WHAT YOU ARE ASKED TO DO: I'd like every entry returned exactly as it is, with the images left out.

[Captioned web image data]
__________________________________________________

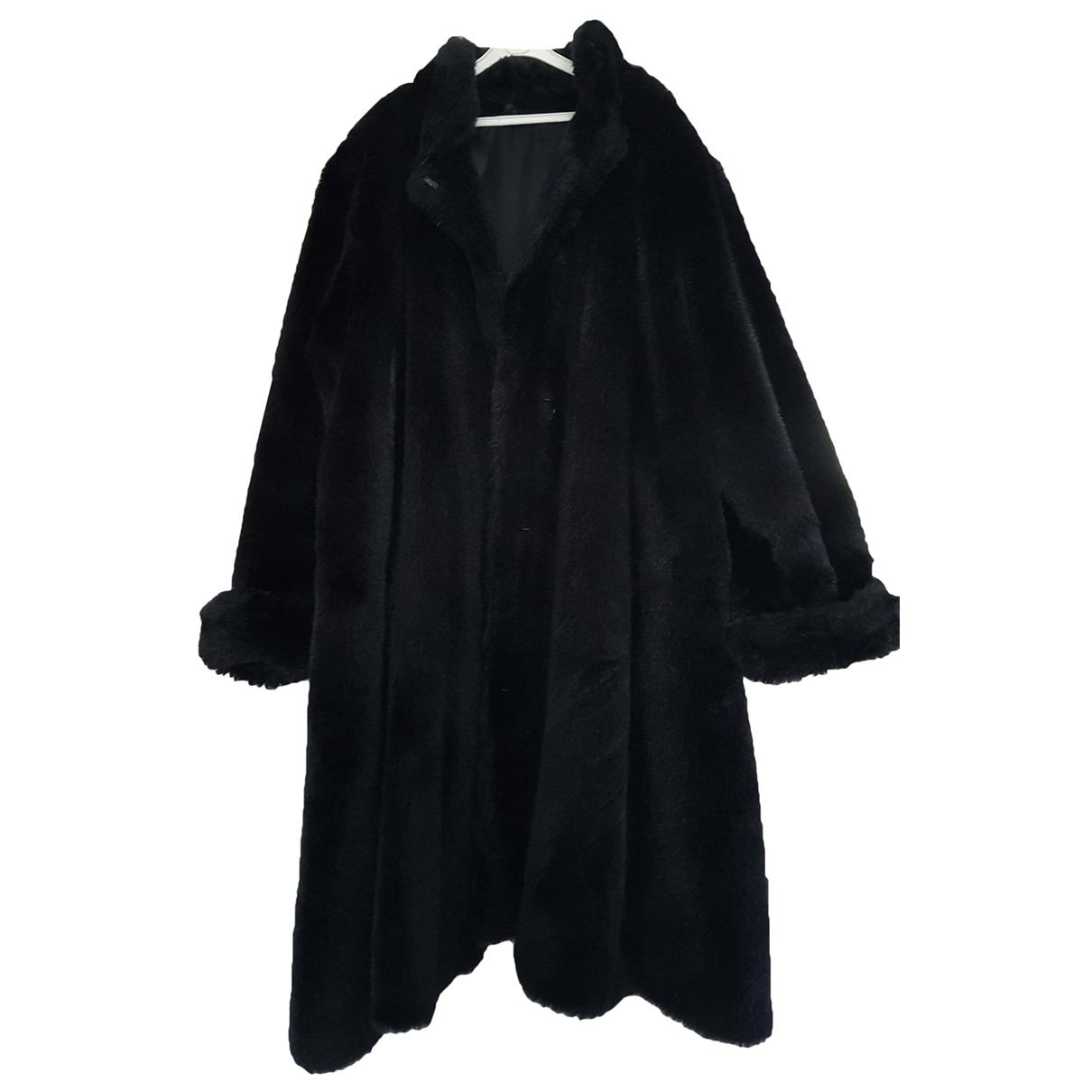 Non Signé / Unsigned \N Black Faux fur coat for Women 44 FR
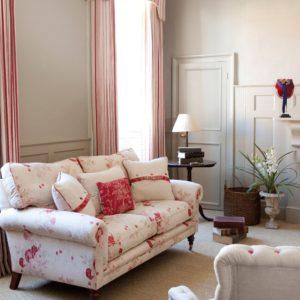 Roses-sofa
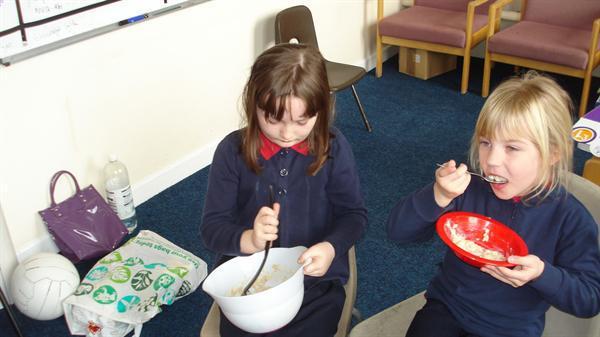 blasu uwd/ tasting porridge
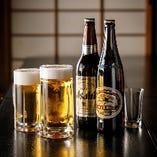 スッキリとした喉越しの生ビールや、芳醇な旨味と苦味の瓶ビールも健在です
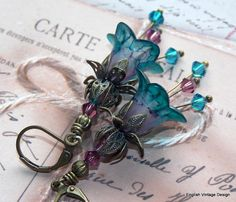 Lucite Earrings Flower Earrings Victorian by EnglishVintageDesign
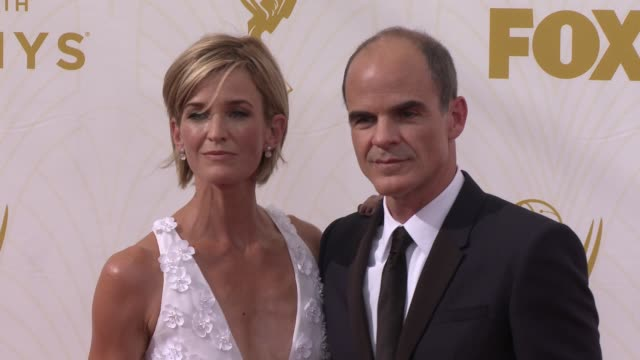 vídeos de stock e filmes b-roll de michael kelly at the 67th annual primetime emmy awards at microsoft theater on september 20, 2015 in los angeles, california. - microsoft theater los angeles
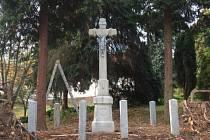 Opravovaný křížek v Nezdicích.
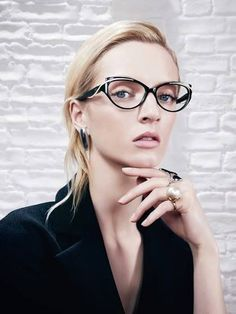 Dior launches its Audacious eyewear for Fall/Winter 2013 including these striking sunglasses inspired by the wings of a butterfly. Glasses Frames, Eye Glasses, Chanel Glasses, Dior Collection, Christian Dior, Dior Eyeglasses, Lunette Style, Color Plata, Wearing Glasses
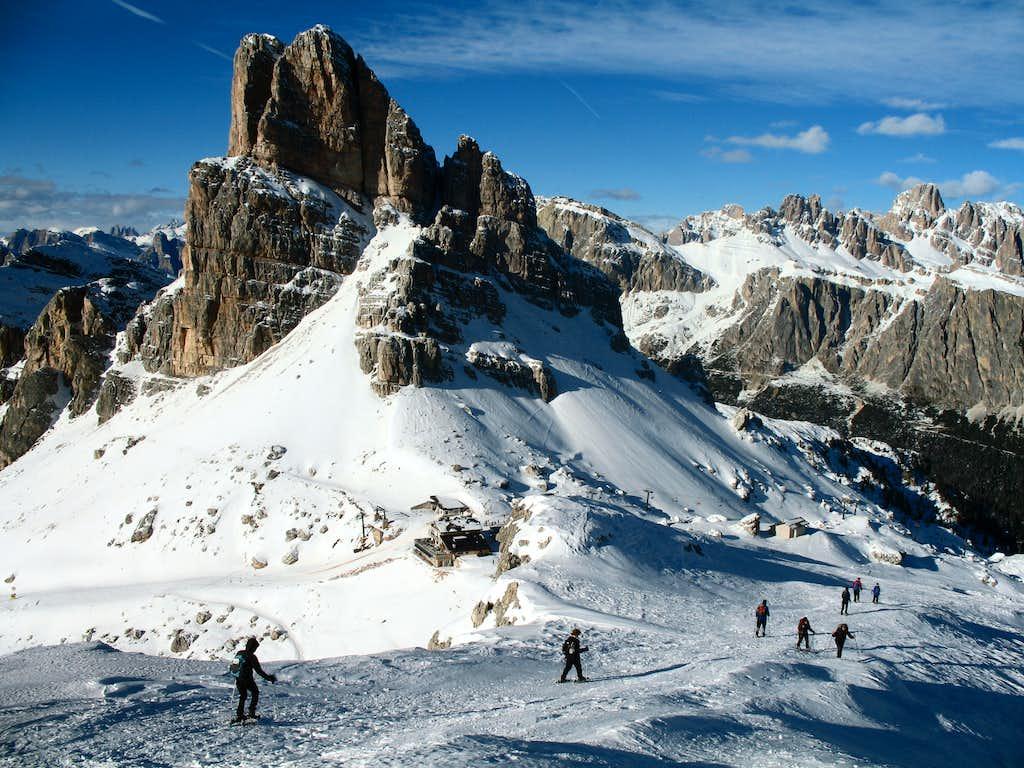 Snowshoe ascent of Nuvolau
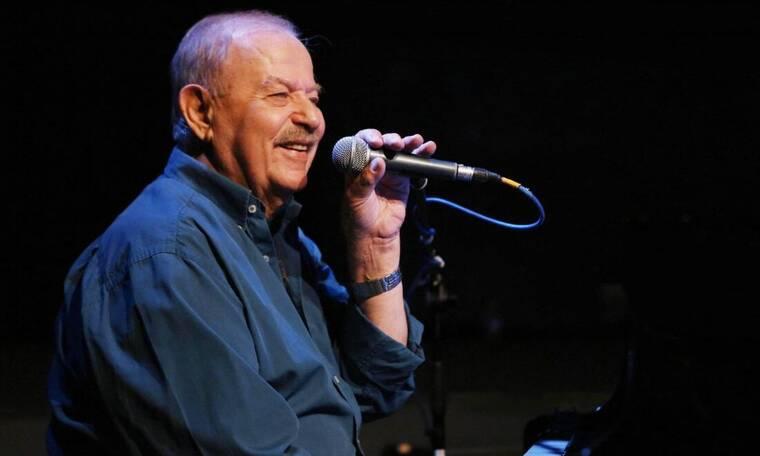 Γιάννης Σπανός: Με λόγια συγκίνησης αποχαιρετά ο καλλιτεχνικός κόσμος τον μουσικοσυνθέτη (photos)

__________________________________________________

PROBLEM SOLUTION:
 Non Signé / Unsigned \N Black Faux fur coat for Women 44 FR
 Roses-sofa
 blasu uwd/ tasting porridge
 スッキリとした喉越しの生ビールや、芳醇な旨味と苦味の瓶ビールも健在です
 Lucite Earrings Flower Earrings Victorian by EnglishVintageDesign
 vídeos de stock e filmes b-roll de michael kelly at the 67th annual primetime emmy awards at microsoft theater on september 20, 2015 in los angeles, california. - microsoft theater los angeles
 Opravovaný křížek v Nezdicích.
 Dior launches its Audacious eyewear for Fall/Winter 2013 including these striking sunglasses inspired by the wings of a butterfly. Glasses Frames, Eye Glasses, Chanel Glasses, Dior Collection, Christian Dior, Dior Eyeglasses, Lunette Style, Color Plata, Wearing Glasses
 Snowshoe ascent of Nuvolau
 Γιάννης Σπανός: Με λόγια συγκίνησης αποχαιρετά ο καλλιτεχνικός κόσμος τον μουσικοσυνθέτη (photos)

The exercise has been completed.